Supplied data>

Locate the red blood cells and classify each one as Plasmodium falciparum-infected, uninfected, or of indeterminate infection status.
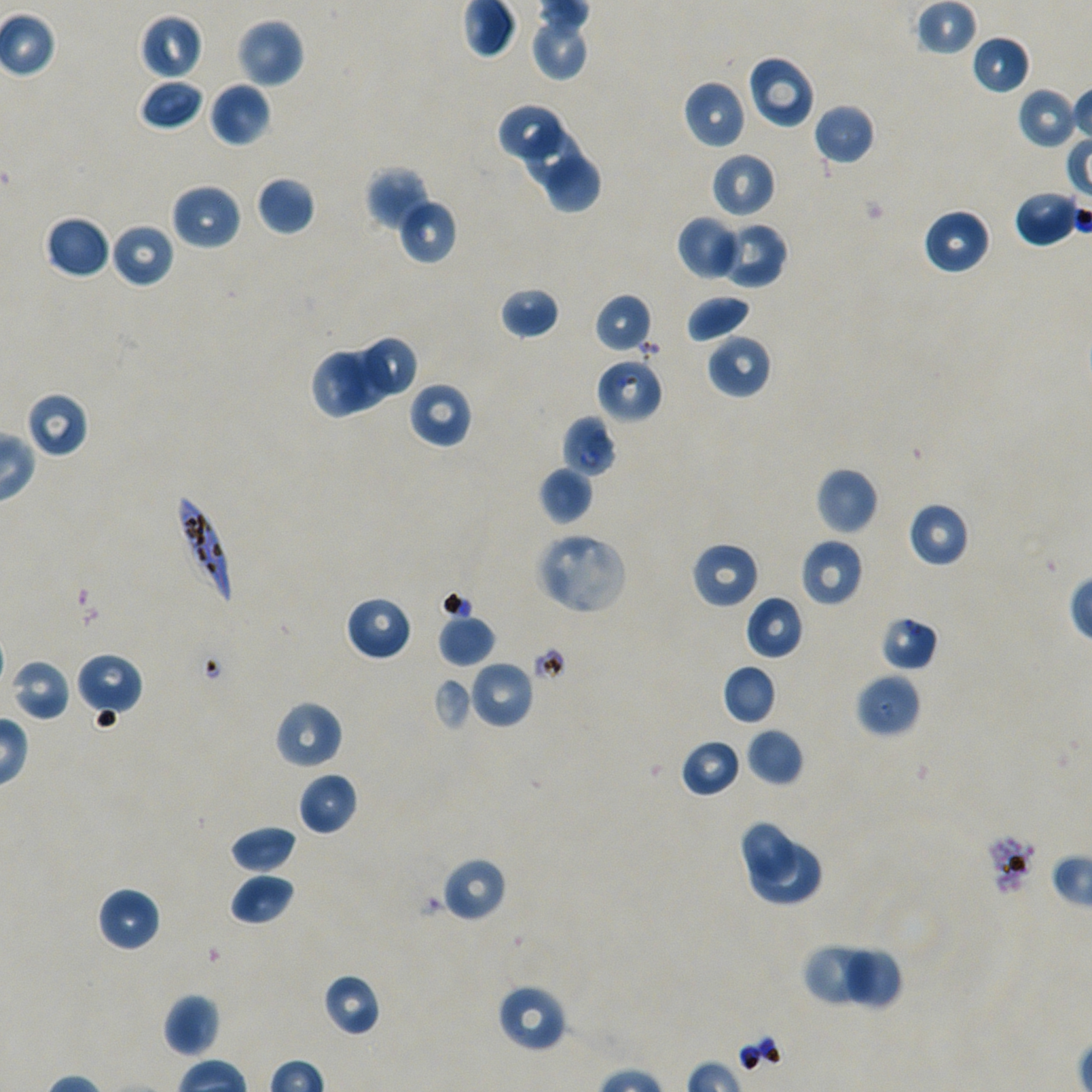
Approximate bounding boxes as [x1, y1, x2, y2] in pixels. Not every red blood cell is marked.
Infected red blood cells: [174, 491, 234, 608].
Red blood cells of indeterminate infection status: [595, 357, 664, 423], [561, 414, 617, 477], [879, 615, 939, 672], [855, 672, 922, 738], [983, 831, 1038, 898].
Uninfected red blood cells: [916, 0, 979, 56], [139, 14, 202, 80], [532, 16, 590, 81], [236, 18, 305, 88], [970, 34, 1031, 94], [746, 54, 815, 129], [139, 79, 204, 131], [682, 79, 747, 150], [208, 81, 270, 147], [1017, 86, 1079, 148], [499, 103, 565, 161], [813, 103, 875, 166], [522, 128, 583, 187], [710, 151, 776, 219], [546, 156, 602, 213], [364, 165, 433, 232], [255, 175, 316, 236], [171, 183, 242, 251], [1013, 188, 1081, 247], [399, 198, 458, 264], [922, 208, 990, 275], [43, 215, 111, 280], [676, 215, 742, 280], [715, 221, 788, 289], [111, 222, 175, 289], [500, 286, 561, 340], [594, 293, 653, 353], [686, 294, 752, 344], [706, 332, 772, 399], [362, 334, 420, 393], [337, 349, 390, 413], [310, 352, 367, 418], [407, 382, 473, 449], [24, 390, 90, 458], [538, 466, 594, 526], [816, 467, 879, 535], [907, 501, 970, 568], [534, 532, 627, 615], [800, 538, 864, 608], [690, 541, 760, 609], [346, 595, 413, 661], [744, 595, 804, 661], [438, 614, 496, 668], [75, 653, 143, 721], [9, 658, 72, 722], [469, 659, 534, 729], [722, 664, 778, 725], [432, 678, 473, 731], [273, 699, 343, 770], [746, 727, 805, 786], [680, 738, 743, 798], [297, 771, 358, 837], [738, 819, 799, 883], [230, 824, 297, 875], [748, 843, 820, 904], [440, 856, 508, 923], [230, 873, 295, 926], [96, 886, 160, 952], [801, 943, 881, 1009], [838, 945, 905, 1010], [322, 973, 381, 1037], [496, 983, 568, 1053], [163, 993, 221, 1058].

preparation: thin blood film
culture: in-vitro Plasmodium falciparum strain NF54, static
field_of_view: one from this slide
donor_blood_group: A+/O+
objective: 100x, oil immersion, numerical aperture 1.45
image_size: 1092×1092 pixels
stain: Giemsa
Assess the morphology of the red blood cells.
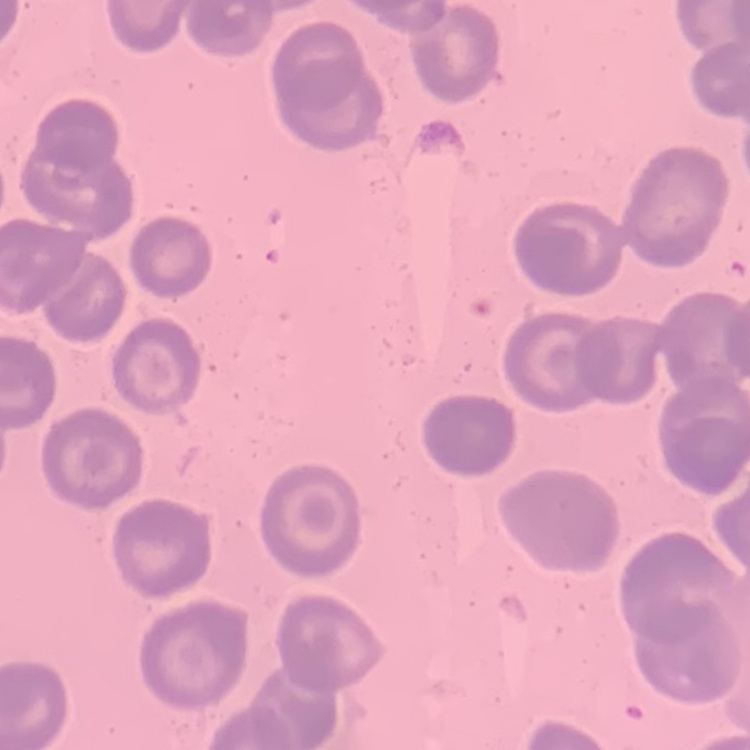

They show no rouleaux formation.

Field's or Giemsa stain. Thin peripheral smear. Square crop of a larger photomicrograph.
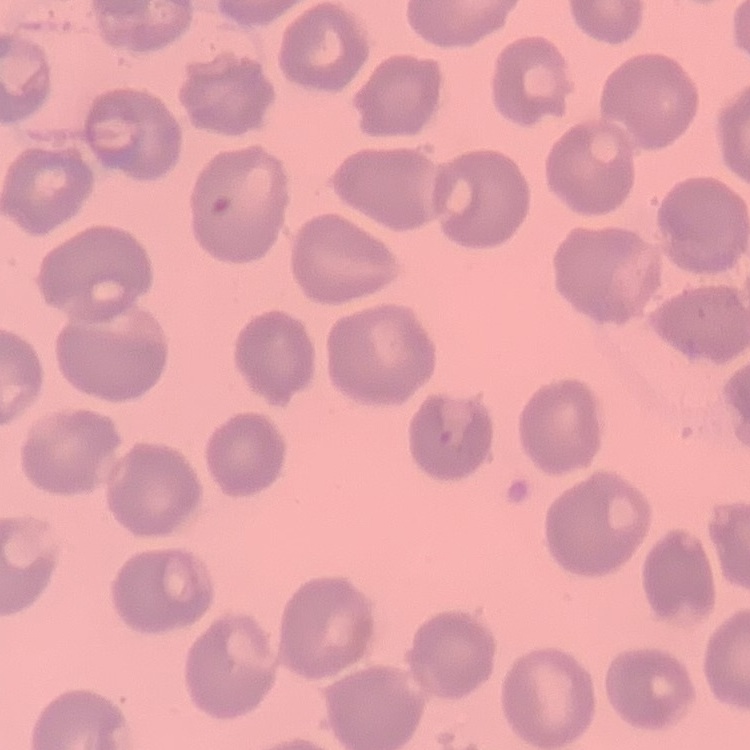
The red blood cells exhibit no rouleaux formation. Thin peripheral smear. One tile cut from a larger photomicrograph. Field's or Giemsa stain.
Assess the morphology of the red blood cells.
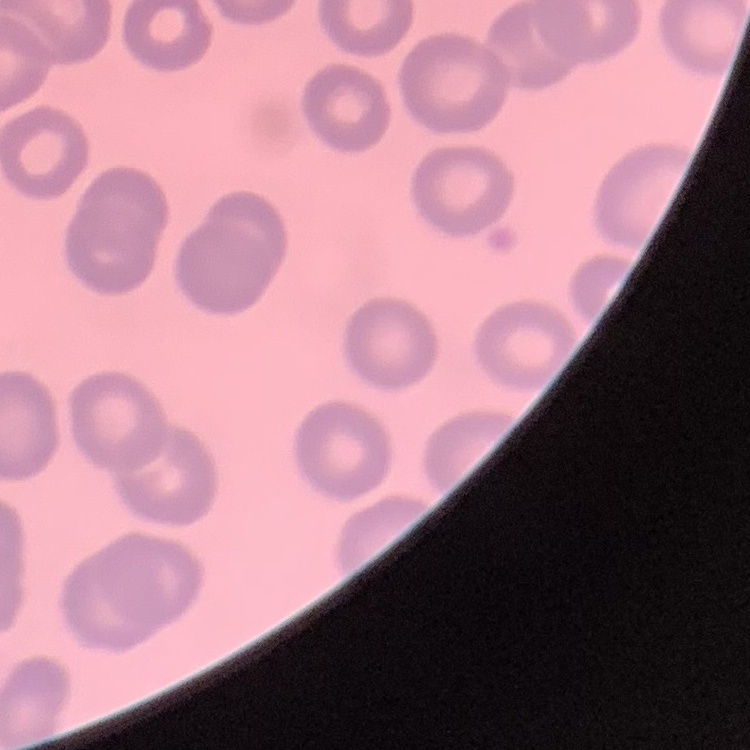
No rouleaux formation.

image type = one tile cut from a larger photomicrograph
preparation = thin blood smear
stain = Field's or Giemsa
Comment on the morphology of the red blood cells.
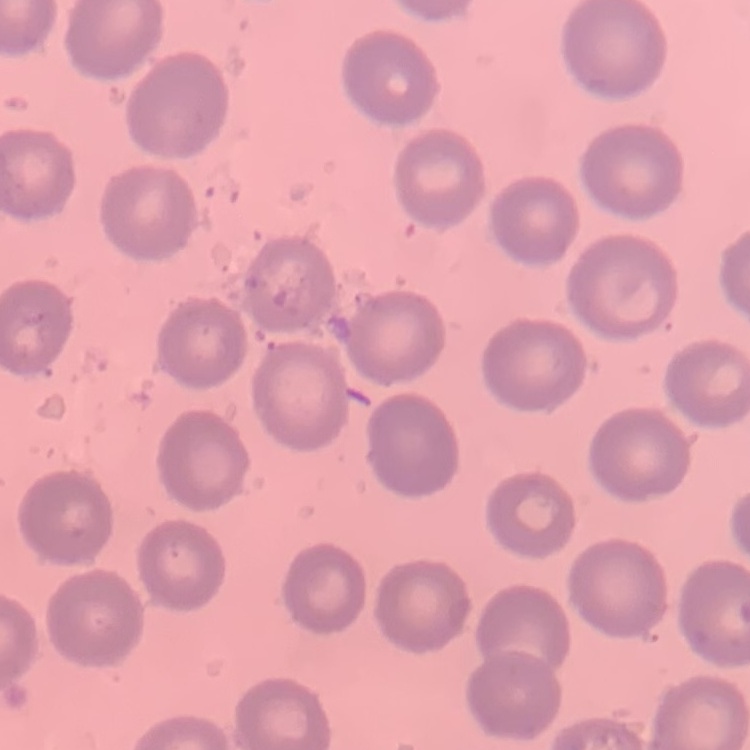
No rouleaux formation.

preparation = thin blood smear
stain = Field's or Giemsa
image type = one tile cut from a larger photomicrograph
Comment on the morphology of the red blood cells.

Work instruction> Starting with the line that contains "The red blood cells exhibit" and ending with the last line of the data above, transcribe exactly those lines and no others, without pictures.

Answer to this exercise>
The red blood cells exhibit no rouleaux formation. Thin peripheral smear. One tile cut from a larger photomicrograph. Field's or Giemsa stain.
Assess the morphology of the red blood cells.
No rouleaux formation.

image type = one tile cut from a larger photomicrograph
preparation = thin blood smear
stain = Field's or Giemsa
Comment on the morphology of the red blood cells.
No rouleaux formation.

preparation = thin blood smear
stain = Field's or Giemsa
image type = one tile cut from a larger photomicrograph
Comment on the morphology of the red blood cells.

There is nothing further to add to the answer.